In a major breakthrough, the skin cells of the two women, aged 82 and 89, were turned into mature nerve cells. The achievement promises to revolutionise the understanding and treatment of a range of incurable illnesses.
The skin cells were genetically altered by a laboratory technique that "reprogrammed" them back to their original embryonic state, before being grown into the specialised motor neurons that carry signals from brain to muscles.
Scientists hope that the creation of adult nerve cells from the skin of patients with motor neurone disease – which cripples muscles – will result in a better understanding of how things go wrong, as well as leading to a new approach to testing drugs and therapies that could lead to better treatments, or possibly a cure.

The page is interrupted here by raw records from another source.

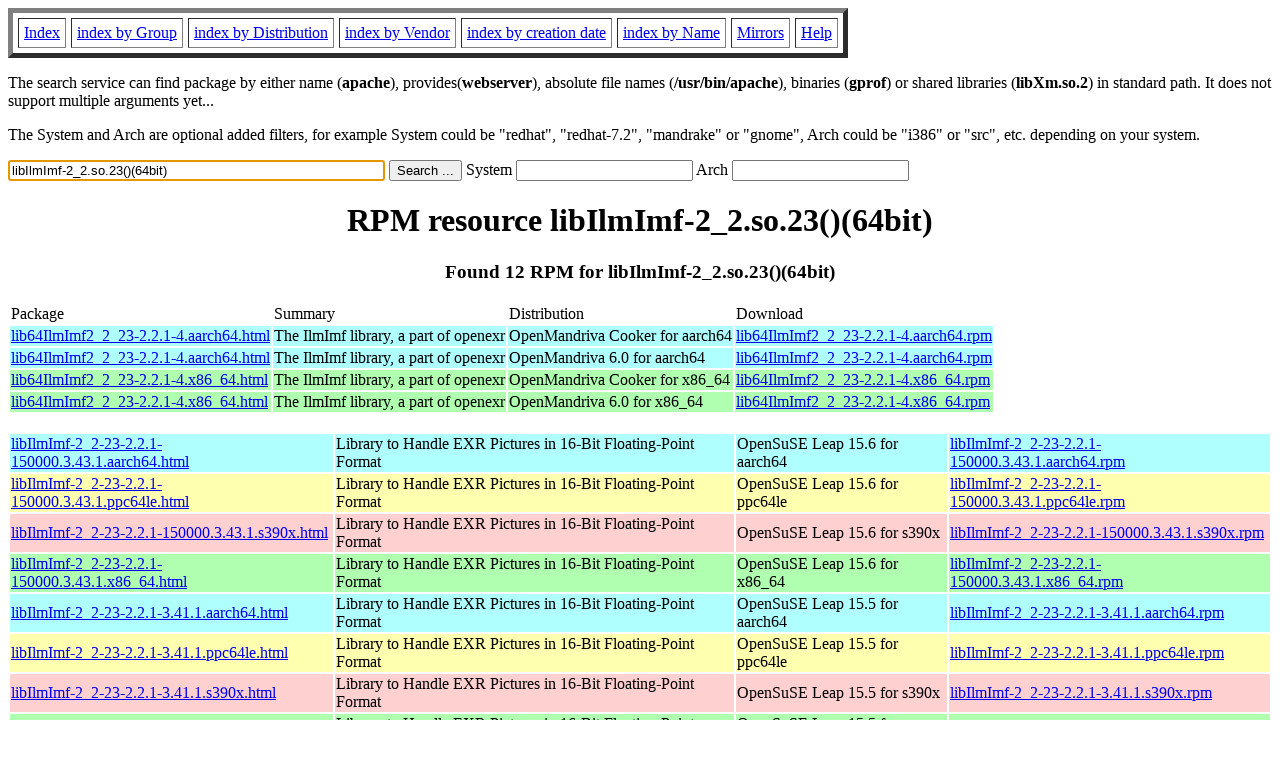

--- FILE ---
content_type: text/html; charset=UTF-8
request_url: http://ftp.rpmfind.net/linux/rpm2html/search.php?query=libIlmImf-2_2.so.23()(64bit)
body_size: 7435
content:
<!DOCTYPE HTML PUBLIC "-//W3C//DTD HTML 4.0 Transitional//EN">
<html>
<head>
<title>RPM resource libIlmImf-2_2.so.23()(64bit)</title><meta name="GENERATOR" content="rpm2html 1.6">
</head>
<body bgcolor="#ffffff" text="#000000" onLoad="document.forms[0].query.focus()">
<table border=5 cellspacing=5 cellpadding=5>
<tbody>
<tr>
<td><a href="/linux/RPM/index.html">Index</a></td>
<td><a href="/linux/RPM/Groups.html">index by Group</a></td>
<td><a href="/linux/RPM/Distribs.html">index by Distribution</a></td>
<td><a href="/linux/RPM/Vendors.html">index by Vendor</a></td>
<td><a href="/linux/RPM/ByDate.html">index by creation date</a></td>
<td><a href="/linux/RPM/ByName.html">index by Name</a></td>
<td><a href="/linux/rpm2html/mirrors.html">Mirrors</a></td>
<td><a href="/linux/rpm2html/help.html">Help</a></td>
</tr>
</tbody></table>
<p> The search service can find package by either name (<b>apache</b>),
provides(<b>webserver</b>), absolute file names (<b>/usr/bin/apache</b>),
binaries (<b>gprof</b>) or shared libraries (<b>libXm.so.2</b>) in
standard path. It does not support multiple arguments yet...
<p> The System and Arch are optional added filters, for example
System could be "redhat", "redhat-7.2", "mandrake" or "gnome", 
Arch could be "i386" or "src", etc. depending on your system.
<p>
<form action="/linux/rpm2html/search.php?query=libIlmImf-2_2.so.23%28%29%2864bit%29"
      enctype="application/x-www-form-urlencoded" method="GET">
  <input name="query" type="TEXT" size="45" value="libIlmImf-2_2.so.23()(64bit)">
  <input name=submit type=submit value="Search ...">
  System <input name="system" type="TEXT" size="20" value="">
  Arch <input name="arch" type="TEXT" size="20" value="">
</form>
<h1 align='center'>RPM resource libIlmImf-2_2.so.23()(64bit)</h1><h3 align='center'> Found 12 RPM for libIlmImf-2_2.so.23()(64bit)
</h3><table><tbody>
<tr><td>Package</td><td>Summary</td><td>Distribution</td><td>Download</td></tr>
<tr bgcolor='#b0ffff'><td><a href='/linux/RPM/openmandriva/cooker/aarch64/main/release/lib64IlmImf2_2_23-2.2.1-4.aarch64.html'>lib64IlmImf2_2_23-2.2.1-4.aarch64.html</a></td><td>The IlmImf library, a part of openexr</td><td>OpenMandriva Cooker for aarch64</td><td><a href='/linux/openmandriva/cooker/repository/aarch64/main/release/lib64IlmImf2_2_23-2.2.1-4-omv4002.aarch64.rpm'>lib64IlmImf2_2_23-2.2.1-4.aarch64.rpm</a></td></tr><tr bgcolor='#b0ffff'><td><a href='/linux/RPM/openmandriva/6.0/aarch64/main/release/lib64IlmImf2_2_23-2.2.1-4.aarch64.html'>lib64IlmImf2_2_23-2.2.1-4.aarch64.html</a></td><td>The IlmImf library, a part of openexr</td><td>OpenMandriva 6.0 for aarch64</td><td><a href='/linux/openmandriva/6.0/repository/aarch64/main/release/lib64IlmImf2_2_23-2.2.1-4-omv4002.aarch64.rpm'>lib64IlmImf2_2_23-2.2.1-4.aarch64.rpm</a></td></tr><tr bgcolor='#b0ffb0'><td><a href='/linux/RPM/openmandriva/cooker/x86_64/main/release/lib64IlmImf2_2_23-2.2.1-4.x86_64.html'>lib64IlmImf2_2_23-2.2.1-4.x86_64.html</a></td><td>The IlmImf library, a part of openexr</td><td>OpenMandriva Cooker for x86_64</td><td><a href='/linux/openmandriva/cooker/repository/x86_64/main/release/lib64IlmImf2_2_23-2.2.1-4-omv4002.x86_64.rpm'>lib64IlmImf2_2_23-2.2.1-4.x86_64.rpm</a></td></tr><tr bgcolor='#b0ffb0'><td><a href='/linux/RPM/openmandriva/6.0/x86_64/main/release/lib64IlmImf2_2_23-2.2.1-4.x86_64.html'>lib64IlmImf2_2_23-2.2.1-4.x86_64.html</a></td><td>The IlmImf library, a part of openexr</td><td>OpenMandriva 6.0 for x86_64</td><td><a href='/linux/openmandriva/6.0/repository/x86_64/main/release/lib64IlmImf2_2_23-2.2.1-4-omv4002.x86_64.rpm'>lib64IlmImf2_2_23-2.2.1-4.x86_64.rpm</a></td></tr></tbody></table> <br> <table><tbody><tr bgcolor='#b0ffff'><td><a href='/linux/RPM/opensuse/15.6/aarch64/libIlmImf-2_2-23-2.2.1-150000.3.43.1.aarch64.html'>libIlmImf-2_2-23-2.2.1-150000.3.43.1.aarch64.html</a></td><td>Library to Handle EXR Pictures in 16-Bit Floating-Point Format</td><td>OpenSuSE Leap 15.6 for aarch64</td><td><a href='/linux/opensuse/distribution/leap/15.6/repo/oss/aarch64/libIlmImf-2_2-23-2.2.1-150000.3.43.1.aarch64.rpm'>libIlmImf-2_2-23-2.2.1-150000.3.43.1.aarch64.rpm</a></td></tr><tr bgcolor='#ffffb0'><td><a href='/linux/RPM/opensuse/15.6/ppc64le/libIlmImf-2_2-23-2.2.1-150000.3.43.1.ppc64le.html'>libIlmImf-2_2-23-2.2.1-150000.3.43.1.ppc64le.html</a></td><td>Library to Handle EXR Pictures in 16-Bit Floating-Point Format</td><td>OpenSuSE Leap 15.6 for ppc64le</td><td><a href='/linux/opensuse/distribution/leap/15.6/repo/oss/ppc64le/libIlmImf-2_2-23-2.2.1-150000.3.43.1.ppc64le.rpm'>libIlmImf-2_2-23-2.2.1-150000.3.43.1.ppc64le.rpm</a></td></tr><tr bgcolor='#ffd0d0'><td><a href='/linux/RPM/opensuse/15.6/s390x/libIlmImf-2_2-23-2.2.1-150000.3.43.1.s390x.html'>libIlmImf-2_2-23-2.2.1-150000.3.43.1.s390x.html</a></td><td>Library to Handle EXR Pictures in 16-Bit Floating-Point Format</td><td>OpenSuSE Leap 15.6 for s390x</td><td><a href='/linux/opensuse/distribution/leap/15.6/repo/oss/s390x/libIlmImf-2_2-23-2.2.1-150000.3.43.1.s390x.rpm'>libIlmImf-2_2-23-2.2.1-150000.3.43.1.s390x.rpm</a></td></tr><tr bgcolor='#b0ffb0'><td><a href='/linux/RPM/opensuse/15.6/x86_64/libIlmImf-2_2-23-2.2.1-150000.3.43.1.x86_64.html'>libIlmImf-2_2-23-2.2.1-150000.3.43.1.x86_64.html</a></td><td>Library to Handle EXR Pictures in 16-Bit Floating-Point Format</td><td>OpenSuSE Leap 15.6 for x86_64</td><td><a href='/linux/opensuse/distribution/leap/15.6/repo/oss/x86_64/libIlmImf-2_2-23-2.2.1-150000.3.43.1.x86_64.rpm'>libIlmImf-2_2-23-2.2.1-150000.3.43.1.x86_64.rpm</a></td></tr><tr bgcolor='#b0ffff'><td><a href='/linux/RPM/opensuse/15.5/aarch64/libIlmImf-2_2-23-2.2.1-3.41.1.aarch64.html'>libIlmImf-2_2-23-2.2.1-3.41.1.aarch64.html</a></td><td>Library to Handle EXR Pictures in 16-Bit Floating-Point Format</td><td>OpenSuSE Leap 15.5 for aarch64</td><td><a href='/linux/opensuse/distribution/leap/15.5/repo/oss/aarch64/libIlmImf-2_2-23-2.2.1-3.41.1.aarch64.rpm'>libIlmImf-2_2-23-2.2.1-3.41.1.aarch64.rpm</a></td></tr><tr bgcolor='#ffffb0'><td><a href='/linux/RPM/opensuse/15.5/ppc64le/libIlmImf-2_2-23-2.2.1-3.41.1.ppc64le.html'>libIlmImf-2_2-23-2.2.1-3.41.1.ppc64le.html</a></td><td>Library to Handle EXR Pictures in 16-Bit Floating-Point Format</td><td>OpenSuSE Leap 15.5 for ppc64le</td><td><a href='/linux/opensuse/distribution/leap/15.5/repo/oss/ppc64le/libIlmImf-2_2-23-2.2.1-3.41.1.ppc64le.rpm'>libIlmImf-2_2-23-2.2.1-3.41.1.ppc64le.rpm</a></td></tr><tr bgcolor='#ffd0d0'><td><a href='/linux/RPM/opensuse/15.5/s390x/libIlmImf-2_2-23-2.2.1-3.41.1.s390x.html'>libIlmImf-2_2-23-2.2.1-3.41.1.s390x.html</a></td><td>Library to Handle EXR Pictures in 16-Bit Floating-Point Format</td><td>OpenSuSE Leap 15.5 for s390x</td><td><a href='/linux/opensuse/distribution/leap/15.5/repo/oss/s390x/libIlmImf-2_2-23-2.2.1-3.41.1.s390x.rpm'>libIlmImf-2_2-23-2.2.1-3.41.1.s390x.rpm</a></td></tr><tr bgcolor='#b0ffb0'><td><a href='/linux/RPM/opensuse/15.5/x86_64/libIlmImf-2_2-23-2.2.1-3.41.1.x86_64.html'>libIlmImf-2_2-23-2.2.1-3.41.1.x86_64.html</a></td><td>Library to Handle EXR Pictures in 16-Bit Floating-Point Format</td><td>OpenSuSE Leap 15.5 for x86_64</td><td><a href='/linux/opensuse/distribution/leap/15.5/repo/oss/x86_64/libIlmImf-2_2-23-2.2.1-3.41.1.x86_64.rpm'>libIlmImf-2_2-23-2.2.1-3.41.1.x86_64.rpm</a></td></tr></tbody></table>
<hr>
<p>Generated by <a href="/linux/rpm2html/">rpm2html 1.6</a>
<p><a href="mailto:fabrice@bellet.info">Fabrice Bellet</a>

</body>
</html>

"No one has ever managed to isolate these neurons from a patient and grow them in a dish," said Professor Kevin Eggan, of Harvard University in Cambridge, Massachusetts, who led the study, published in the journal Science. "Now we can make limitless supplies of the cells that die in this awful disease. This will allow us to study these neurons in a lab dish and figure out what's happening."
The scientists had intended to create stem cells from motor neurone patients using the more morally contentious technique of embryo cloning pioneered in the creation of Dolly the sheep. But a shortage of human eggs led them to try an approach developed in Japan which involves altering four key genes of skin cells. Because this neither creates nor destroys a human embryo, it is considered more ethically acceptable.
As a result, the scientists managed to create induced pluripotent stem (iPS) cells, as the cells are called, from two patients, one 89 and the other 91, with mild forms of a type of motor neurone disease known as amyotrophic lateral sclerosis (ALS).
"Up until now, it's been impossible to get access to the neurons affected by ALS and, although everyone was excited by the potential of the new technology, it was uncertain that we would be able to obtain them from patient's skin cells," said Professor Chris Henderson, of Columbia University Medical Centre in New York, said:
"Our study now shows that we can generate hundreds of millions of motor neurons that are genetically identical to a patient's own neurons. "This will be an immense help as we try to uncover the mechanisms behind the disease and screen for drugs that can prolong life."